Cinema às 8

“De Volta ao Jogo”: estética do pesar

Após o clique, John (Keanu Reeves) matou uns 200 capangas

Após o clique, John (Keanu Reeves) matou uns 200 capangas

Em um gênero povoado por um sem-número de “super agentes, sem sentimentos, mas com um cano fumegante”, é fácil passar direto por “De Volta ao Jogo” (2014). O filme de Chad Stahelski, parte do catálogo da Netflix, lançou recentemente uma sequência que vem ganhando elogios e que justifica uma revisita ao surpreendente longa original. Trazendo em si uma base complexa para o protagonista e cenas de ação esteticamente primorosas para mostrar que ainda é possível sair do lugar-comum dentro do saturado gênero de ação.

Na trama, Keanu Reeves é John Wick, um ex-assassino da máfia que abandonou tudo após se apaixonar. Após a morte da mulher, ele encontra consolo no amor por seu carro e por um cão, Daisy, derradeiro e surpreendente presente da falecida esposa. Um dia, o filhote do líder de sua antiga máfia vê o Mustang de Wick e tenta comprá-lo. Após a negativa, ele invade a casa do assassino, rouba o veículo e mata o cão. E assim começa a jornada de vingança de mais temível assassino que a máfia russa já viu.

O melhor Escolhido que você respeita

O melhor Escolhido que você respeita

Um vilão que chega a matar um cachorro é um clichê fácil, mas o principal mérito do longa é que, em nenhum momento, a personalidade de Wick é amansada. Ele nunca é herói. Ele não tem objetivos gloriosos. Ele é, no máximo, um anti-herói extremamente violento e com mania de distribuir tiros na cabeça dos capangas da máfia. O ponto mais fascinante da história, porém, é a figura do hotel Continental e da economia dos assassinos. Tal local é uma Suíça de assassinos, onde eles se encontram atrás de médicos, ordenam uma limpeza de mortos em cenas de crimes e são expressamente proibidos de negociar crimes. É uma espécie de máfia dentro de todas as máfias, um organismo vivo, independente, poderoso e (semi) imparcial dentro de uma estrutura cheia de traidores. É algo tão inteligente que ajuda a dosar a velocidade do filme, que de outra forma penderia para a ininterrupta ação “sem cérebro”.

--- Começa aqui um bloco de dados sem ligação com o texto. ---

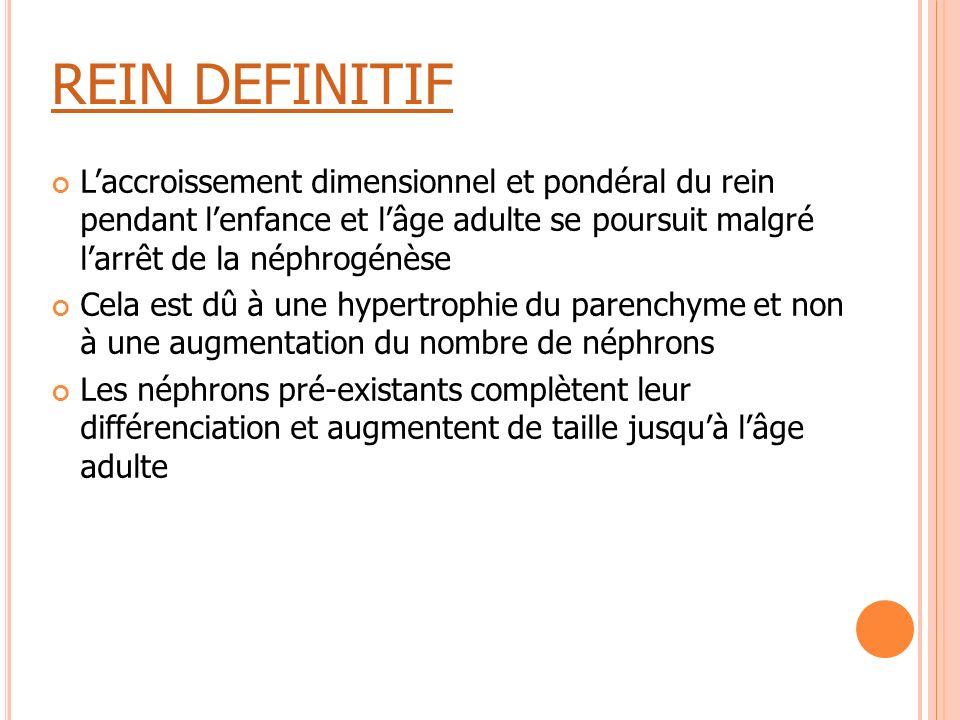 REIN DEFINITIF L'accroissement dimensionnel et pondéral du rein pendant l'enfance et l'âge adulte se poursuit malgré l'arrêt de la néphrogénèse Cela e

Outro aspecto surpreendente de “De Volta ao Jogo” é a direção de cenas de ação, calcanhar de Aquiles de megaproduções de super-heróis da atualidade (Joss Whedon, estou olhando para você). Tal qual Nicolas Winding Refn em “Drive” (2011), o novato Chad Stahelski aposta na cena clubber, com suas músicas e luzes cegantes, para reforçar as sequências de ação. Cada vez que uma luz apaga, um disparo acende e um corpo cai. É um ritmo acelerado, no estilo George Miller, mas ritmado e bem coreografado. Ao mesmo tempo, a coordenação do elenco de apoio é tanta que a câmera passeia em meio a ação.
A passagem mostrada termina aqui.